- [Exercise prompt]: Retype only the lines at the head of the records, first through the one with "common name: domestic animal", exactly as written.

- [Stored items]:
■ ■ ■ ■ ■

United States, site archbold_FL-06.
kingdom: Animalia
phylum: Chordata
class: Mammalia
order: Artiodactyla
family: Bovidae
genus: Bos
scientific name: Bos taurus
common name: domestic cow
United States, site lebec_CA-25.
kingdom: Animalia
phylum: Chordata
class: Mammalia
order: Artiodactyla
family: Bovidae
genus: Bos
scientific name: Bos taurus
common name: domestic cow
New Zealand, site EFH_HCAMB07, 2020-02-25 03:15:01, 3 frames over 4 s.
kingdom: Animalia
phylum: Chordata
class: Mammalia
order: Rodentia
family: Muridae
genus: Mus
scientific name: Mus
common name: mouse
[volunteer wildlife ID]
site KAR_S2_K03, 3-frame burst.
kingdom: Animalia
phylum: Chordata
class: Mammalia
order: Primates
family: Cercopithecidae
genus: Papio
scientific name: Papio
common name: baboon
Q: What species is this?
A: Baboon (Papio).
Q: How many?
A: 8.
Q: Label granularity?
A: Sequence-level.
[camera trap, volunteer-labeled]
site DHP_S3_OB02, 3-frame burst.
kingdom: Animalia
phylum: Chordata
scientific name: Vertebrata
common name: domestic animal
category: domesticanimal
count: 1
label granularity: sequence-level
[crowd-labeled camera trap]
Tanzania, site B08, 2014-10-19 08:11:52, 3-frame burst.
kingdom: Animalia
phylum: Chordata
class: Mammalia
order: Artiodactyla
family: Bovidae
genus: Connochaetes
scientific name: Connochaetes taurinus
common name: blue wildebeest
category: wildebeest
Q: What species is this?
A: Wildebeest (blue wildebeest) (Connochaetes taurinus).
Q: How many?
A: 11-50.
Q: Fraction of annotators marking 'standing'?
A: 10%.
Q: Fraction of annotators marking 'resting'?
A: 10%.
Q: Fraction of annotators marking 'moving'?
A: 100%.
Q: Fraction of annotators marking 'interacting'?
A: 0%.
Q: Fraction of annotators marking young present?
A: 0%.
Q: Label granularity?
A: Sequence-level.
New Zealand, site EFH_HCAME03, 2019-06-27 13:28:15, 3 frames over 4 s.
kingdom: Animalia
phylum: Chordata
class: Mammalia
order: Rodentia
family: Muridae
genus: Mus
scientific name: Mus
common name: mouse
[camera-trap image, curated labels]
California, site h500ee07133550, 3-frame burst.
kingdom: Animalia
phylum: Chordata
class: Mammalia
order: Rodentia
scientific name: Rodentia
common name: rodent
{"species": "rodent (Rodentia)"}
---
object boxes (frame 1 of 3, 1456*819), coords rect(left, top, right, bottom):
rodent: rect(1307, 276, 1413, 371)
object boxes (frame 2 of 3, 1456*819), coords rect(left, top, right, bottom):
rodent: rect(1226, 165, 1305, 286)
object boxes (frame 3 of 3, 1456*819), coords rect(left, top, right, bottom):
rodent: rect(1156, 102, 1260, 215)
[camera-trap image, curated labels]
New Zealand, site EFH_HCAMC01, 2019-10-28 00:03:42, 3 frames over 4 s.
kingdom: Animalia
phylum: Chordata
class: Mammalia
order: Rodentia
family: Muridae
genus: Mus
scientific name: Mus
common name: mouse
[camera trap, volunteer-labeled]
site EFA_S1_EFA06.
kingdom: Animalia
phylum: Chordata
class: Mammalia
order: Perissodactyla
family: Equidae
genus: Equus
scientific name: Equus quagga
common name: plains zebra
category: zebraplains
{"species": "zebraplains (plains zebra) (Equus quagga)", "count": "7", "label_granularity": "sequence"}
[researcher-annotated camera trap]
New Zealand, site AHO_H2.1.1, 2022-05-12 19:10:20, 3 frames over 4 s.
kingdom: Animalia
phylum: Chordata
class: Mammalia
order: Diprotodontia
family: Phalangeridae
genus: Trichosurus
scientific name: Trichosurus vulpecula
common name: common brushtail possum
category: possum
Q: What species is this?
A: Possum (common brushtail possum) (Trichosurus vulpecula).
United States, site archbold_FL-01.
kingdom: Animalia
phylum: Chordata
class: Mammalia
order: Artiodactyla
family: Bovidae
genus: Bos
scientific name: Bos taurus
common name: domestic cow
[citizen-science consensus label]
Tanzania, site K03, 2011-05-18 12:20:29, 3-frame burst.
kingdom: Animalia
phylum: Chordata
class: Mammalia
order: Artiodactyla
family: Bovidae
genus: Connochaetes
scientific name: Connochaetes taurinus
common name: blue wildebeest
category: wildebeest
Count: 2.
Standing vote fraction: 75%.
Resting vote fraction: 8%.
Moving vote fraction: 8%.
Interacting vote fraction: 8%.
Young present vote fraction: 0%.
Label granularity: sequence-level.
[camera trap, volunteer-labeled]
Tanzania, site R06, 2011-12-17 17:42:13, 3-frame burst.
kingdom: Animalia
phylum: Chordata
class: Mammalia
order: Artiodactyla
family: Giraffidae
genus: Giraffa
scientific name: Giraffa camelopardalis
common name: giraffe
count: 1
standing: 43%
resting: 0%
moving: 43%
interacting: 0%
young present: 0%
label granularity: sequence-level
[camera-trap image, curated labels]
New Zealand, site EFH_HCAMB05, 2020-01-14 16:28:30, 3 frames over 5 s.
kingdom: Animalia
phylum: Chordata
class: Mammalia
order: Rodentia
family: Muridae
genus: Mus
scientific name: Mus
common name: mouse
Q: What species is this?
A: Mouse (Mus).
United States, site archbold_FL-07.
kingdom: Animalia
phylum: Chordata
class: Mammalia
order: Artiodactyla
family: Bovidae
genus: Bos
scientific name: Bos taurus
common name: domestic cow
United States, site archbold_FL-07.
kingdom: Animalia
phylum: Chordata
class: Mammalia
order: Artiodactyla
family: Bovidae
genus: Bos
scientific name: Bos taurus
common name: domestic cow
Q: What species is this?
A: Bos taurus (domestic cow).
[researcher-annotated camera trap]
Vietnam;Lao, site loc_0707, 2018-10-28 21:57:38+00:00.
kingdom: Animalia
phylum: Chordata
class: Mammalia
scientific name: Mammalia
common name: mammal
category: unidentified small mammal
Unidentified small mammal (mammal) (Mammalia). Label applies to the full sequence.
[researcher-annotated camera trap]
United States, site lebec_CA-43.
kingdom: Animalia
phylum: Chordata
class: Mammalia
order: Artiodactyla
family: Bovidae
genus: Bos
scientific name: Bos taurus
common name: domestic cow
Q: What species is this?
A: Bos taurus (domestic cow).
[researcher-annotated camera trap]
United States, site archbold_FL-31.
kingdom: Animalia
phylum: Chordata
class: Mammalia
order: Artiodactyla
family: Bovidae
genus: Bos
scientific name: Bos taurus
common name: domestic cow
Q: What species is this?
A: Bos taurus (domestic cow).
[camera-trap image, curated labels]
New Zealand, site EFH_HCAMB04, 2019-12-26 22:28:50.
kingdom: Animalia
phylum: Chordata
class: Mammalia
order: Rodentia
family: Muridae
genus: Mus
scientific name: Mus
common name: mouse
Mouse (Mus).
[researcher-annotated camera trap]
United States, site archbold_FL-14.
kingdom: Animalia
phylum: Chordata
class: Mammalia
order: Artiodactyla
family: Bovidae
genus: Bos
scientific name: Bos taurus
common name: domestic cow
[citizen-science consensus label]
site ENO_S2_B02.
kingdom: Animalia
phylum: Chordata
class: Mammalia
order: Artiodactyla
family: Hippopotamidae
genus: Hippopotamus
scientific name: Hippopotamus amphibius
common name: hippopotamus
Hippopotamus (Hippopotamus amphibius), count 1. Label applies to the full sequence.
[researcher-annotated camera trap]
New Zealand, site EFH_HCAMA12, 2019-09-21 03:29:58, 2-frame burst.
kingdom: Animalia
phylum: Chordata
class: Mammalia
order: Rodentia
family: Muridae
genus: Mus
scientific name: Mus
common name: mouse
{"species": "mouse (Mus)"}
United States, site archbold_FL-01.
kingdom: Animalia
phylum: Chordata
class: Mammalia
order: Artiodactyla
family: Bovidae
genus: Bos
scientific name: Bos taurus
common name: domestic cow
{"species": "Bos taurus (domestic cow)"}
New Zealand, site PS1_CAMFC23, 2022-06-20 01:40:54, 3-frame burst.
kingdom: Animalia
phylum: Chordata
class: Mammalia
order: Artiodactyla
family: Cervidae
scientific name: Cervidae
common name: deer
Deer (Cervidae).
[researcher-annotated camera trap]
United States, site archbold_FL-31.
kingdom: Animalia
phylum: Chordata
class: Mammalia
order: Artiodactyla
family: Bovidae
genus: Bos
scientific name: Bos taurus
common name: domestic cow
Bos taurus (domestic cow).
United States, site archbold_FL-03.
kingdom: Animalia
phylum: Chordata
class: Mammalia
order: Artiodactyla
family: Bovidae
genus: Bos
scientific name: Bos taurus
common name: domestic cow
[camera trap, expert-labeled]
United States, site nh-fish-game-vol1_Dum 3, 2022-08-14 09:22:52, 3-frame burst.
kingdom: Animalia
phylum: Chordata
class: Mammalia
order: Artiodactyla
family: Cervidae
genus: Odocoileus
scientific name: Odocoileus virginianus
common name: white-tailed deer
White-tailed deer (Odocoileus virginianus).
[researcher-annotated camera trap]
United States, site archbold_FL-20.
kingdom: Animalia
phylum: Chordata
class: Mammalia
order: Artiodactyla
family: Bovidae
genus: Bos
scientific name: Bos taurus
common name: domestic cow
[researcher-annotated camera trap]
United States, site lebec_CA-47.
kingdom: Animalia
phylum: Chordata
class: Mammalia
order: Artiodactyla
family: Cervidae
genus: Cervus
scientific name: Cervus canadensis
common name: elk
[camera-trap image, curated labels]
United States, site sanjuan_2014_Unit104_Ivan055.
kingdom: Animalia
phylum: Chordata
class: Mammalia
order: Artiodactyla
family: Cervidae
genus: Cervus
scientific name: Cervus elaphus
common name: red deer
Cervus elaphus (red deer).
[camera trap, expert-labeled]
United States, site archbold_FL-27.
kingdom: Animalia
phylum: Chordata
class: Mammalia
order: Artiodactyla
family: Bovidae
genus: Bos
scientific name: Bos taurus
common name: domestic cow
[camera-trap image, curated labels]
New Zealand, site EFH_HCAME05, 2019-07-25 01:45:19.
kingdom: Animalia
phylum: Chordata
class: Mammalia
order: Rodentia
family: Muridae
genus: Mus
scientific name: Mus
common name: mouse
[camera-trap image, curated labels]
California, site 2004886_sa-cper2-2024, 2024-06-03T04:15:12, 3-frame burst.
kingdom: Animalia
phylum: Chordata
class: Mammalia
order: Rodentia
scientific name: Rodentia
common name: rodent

■ ■ ■ ■ ■

- [Solution]:
United States, site archbold_FL-06.
kingdom: Animalia
phylum: Chordata
class: Mammalia
order: Artiodactyla
family: Bovidae
genus: Bos
scientific name: Bos taurus
common name: domestic cow
United States, site lebec_CA-25.
kingdom: Animalia
phylum: Chordata
class: Mammalia
order: Artiodactyla
family: Bovidae
genus: Bos
scientific name: Bos taurus
common name: domestic cow
New Zealand, site EFH_HCAMB07, 2020-02-25 03:15:01, 3 frames over 4 s.
kingdom: Animalia
phylum: Chordata
class: Mammalia
order: Rodentia
family: Muridae
genus: Mus
scientific name: Mus
common name: mouse
[volunteer wildlife ID]
site KAR_S2_K03, 3-frame burst.
kingdom: Animalia
phylum: Chordata
class: Mammalia
order: Primates
family: Cercopithecidae
genus: Papio
scientific name: Papio
common name: baboon
Q: What species is this?
A: Baboon (Papio).
Q: How many?
A: 8.
Q: Label granularity?
A: Sequence-level.
[camera trap, volunteer-labeled]
site DHP_S3_OB02, 3-frame burst.
kingdom: Animalia
phylum: Chordata
scientific name: Vertebrata
common name: domestic animal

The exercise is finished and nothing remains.